本人の判断力が低下した場合には、本人の財産管理や生活上に必要な契約について、誰かが行わなければいけません。
何も取り決めをせずに放置してしまうと、判断力の低下した本人が誤った契約を行い、多くの損失が出ることもあります。また、身内が本人の財産を使い込んでしまうというトラブルも発生する可能性があります。
今回は、本人の判断力が低下したら利用できる、法定後見制度とはどんな制度なのか、法定後見制度の手続きや費用についてもわかりやすく説明していきたいと思います。
1. 法定後見制度とは?
法定後見制度とは、本人の判断力が低下した後に、本人の財産管理や事務手続きを行う、もしくは補佐する人を決める制度です。
法定後見人には、本人の判断力に合わせて、後見・保佐・補助の3パターンがあります。
後見とは?
後見とは、本人の判断力が全くない場合に、本人の財産などを保護するための制度となります。認知症の症状がすすみ、家族の顔も判断がつかないなどの重度の場合に適応されます。
後見を受ける本人は、生活上の契約や財産管理を行うことができないため、後見人が代理権を担います。そのため、後見人は、本人のための療養や介護などに、本人の財産を使うこともできます。
また、後見人は、取消権もあります。本人が誤って契約などを行ってしまった場合にも、取消権を使って契約を取り消すことができます。
保佐とは?
保佐人とは、判断力が著しく不足している人を保護するための人になります。基本的な日常生活などは、自分の判断でできるけれども、契約や財産管理を自ら行うことが難しい人が対象となります。
財産管理などについては、基本的に保佐人の同意を得てから行うこととなります。

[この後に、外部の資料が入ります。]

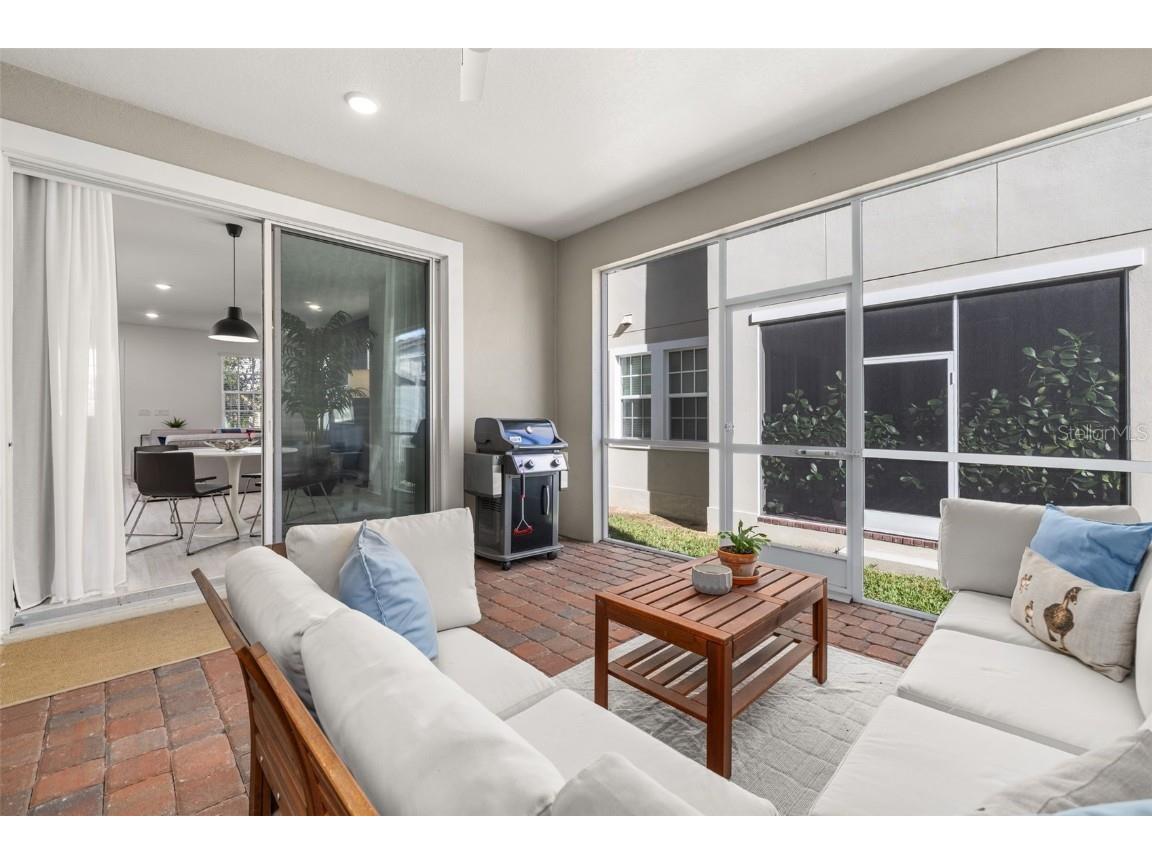 1849 Island Village Way Celebration FL 34747 S5139899 image13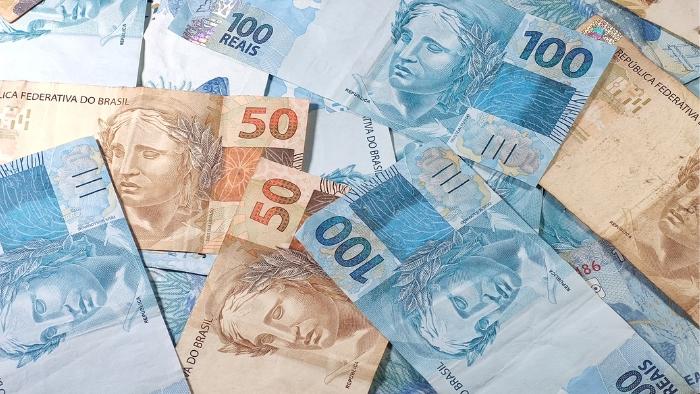 Pesquisa desenvolvida pela Eucatex evidencia as preferências dos consumidores em 2023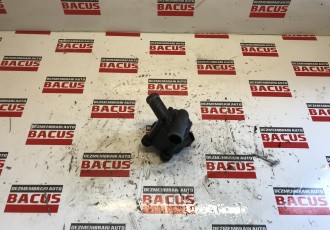 Pompa Recirculare Apa Audi A3 8P / Seat Exeo 2.0 Tdi COD 03L965561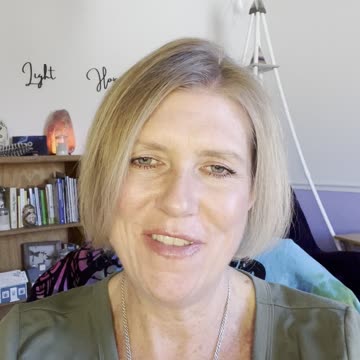 Gratitude: Conversations With My Boys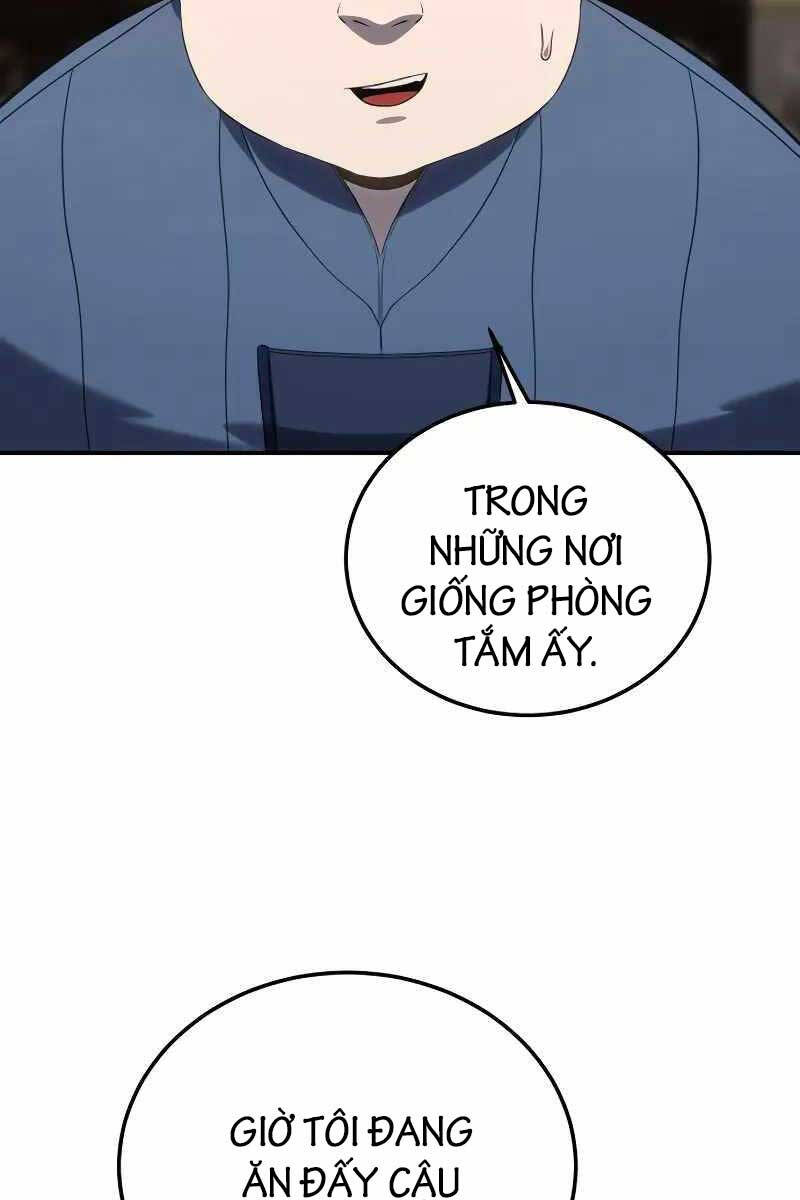 Tinh Tú Kiếm Sĩ chapter 15 - Upload bởi truyensieuhay.com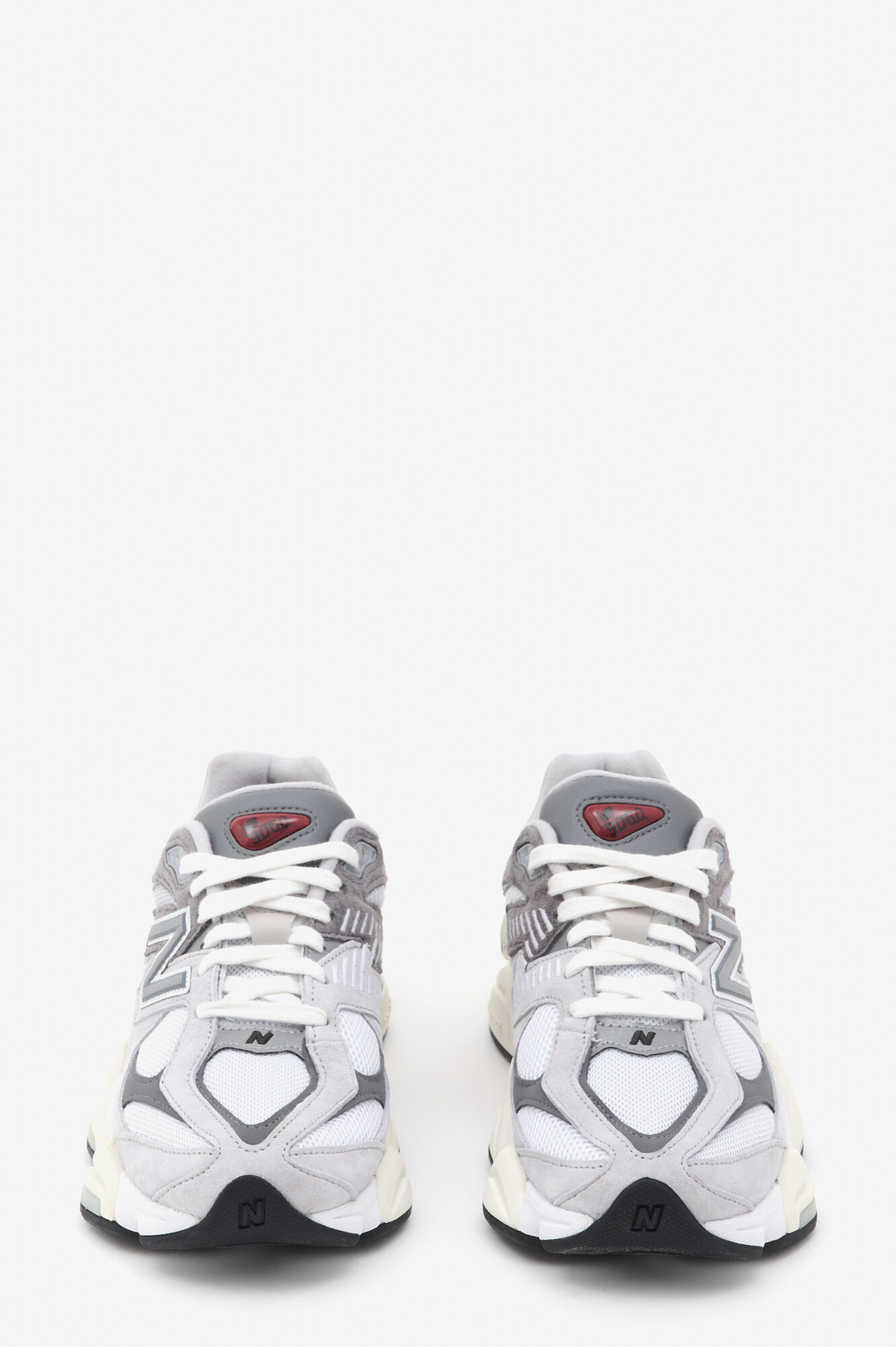 New Balance Кросівки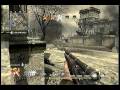CRR I R3L3NTL3Z 'Breakdown Montage' Pt 2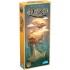 Dixit 5 Daydreams
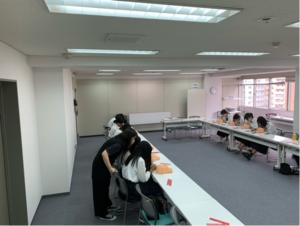 image001.png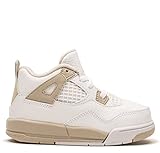 Jordan ベビー・ボーイズ US サイズ: 6 M US TODDLER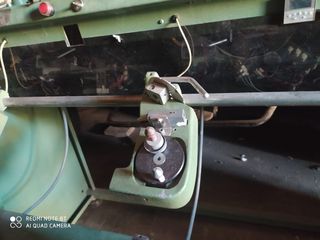 Enconadora Filcono 9 púas 10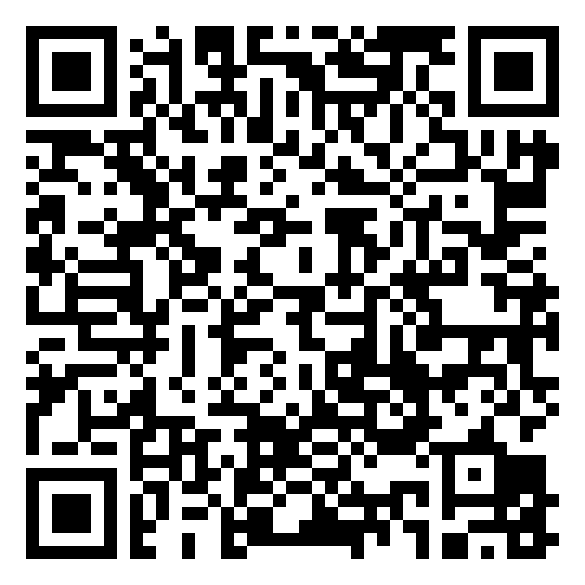 QR code 34026327100000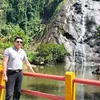 ronny8455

同意を得なかった場合に、契約をしてしまった場合などは、保佐人が取り消すこともできます。
細かい保佐人の権利としては、家庭裁判所の審判で決められた内容に基づいて行われます。
補助とは?
補助とは、判断力に欠ける人をサポートするための制度になります。基本的には、契約なども本人の判断力があるため本人が行います。
補佐人のできる権利の範囲については、家庭裁判所で決められた内容に基づいて行うこととなります。
2. 法定後見制度のメリット
法定後見制度は、判断力の低下した本人を保護するための制度です。そのため、本人に不利益な契約や財産管理などから守ることができます。
財産を守ることができる
法定後見制度を利用することにより、不本意に身内に財産を使い込まれてしまうなどの被害を防ぐことができます。
判断力の低下した契約の取消しができる
判断力の低下した本人が、不本意な契約をしてしまった場合にも、法定後見人であれば、取消をすることができます。
3. 法定後見制度のデメリット
家庭裁判所が選任する
法定後見人は、本人のために中立な立場の人が、家庭裁判所の職権により選ばれます。そのため、申立書に記載した身内が選ばれないこともあります。
また、選ばれなかったからといって、不服申し立てもできません。
専門家が担う場合は、報酬が発生する
家族や身内が裁判所によって選任されれば良いのですが、中立の立場として、弁護士などの有資格者が選ばれることもよくあります。
その場合には、本人の財産から毎月報酬を支払う必要があります。
法定後見人は、基本的に本人が死亡するまで権限がある
法定後見人は、ちょっと不動産を整理したいからなどと言って決めてしまうと、基本的には本人の判断力が著しく改善した場合や本人が死亡するまで権限が続くので、解除できなくなります。
4. 法定後見制度の手続きとは?
本人の判断力が低下したら、法定後見制度の利用を考え始めるかと思います。具体的な手続きについてお伝えします。
家庭裁判所へ申し立て手続きをする
四親等内の親族が、申立人として、家庭裁判所に後見開始申立の手続きをします。申立手続きをする親族がいない場合には、市町村長などが代わりに、申立を行います。
家庭裁判所から受け取る資料を揃えて、提出します。
家庭裁判所が調査を行う
家庭裁判所の職員が、申立人と後見人候補者と面談を行い、申し立て理由などを確認します。その後、本人とも面談を行い、本人の状態を確認します。必要時、医師にも確認します。
家庭裁判所が後見人を選出する
家庭裁判所は、審査した上で、後見人を選出します。申し立てをした人と、後見人に家庭裁判所から通知が来ます。
法定後見人には、基本的に監督人はつかない
任意後見人と異なり、裁判所が選出した人が法定後見人となります。そのため、基本的には、後見人を監督する監督人は付きません。
裁判所が監督人が必要とみなされた場合や、申し立てがあった場合には、監督人が就くこととなります。
監督人がいない分だけ、基本的に法廷後見人では、監督人への報酬が必要ないと言えます。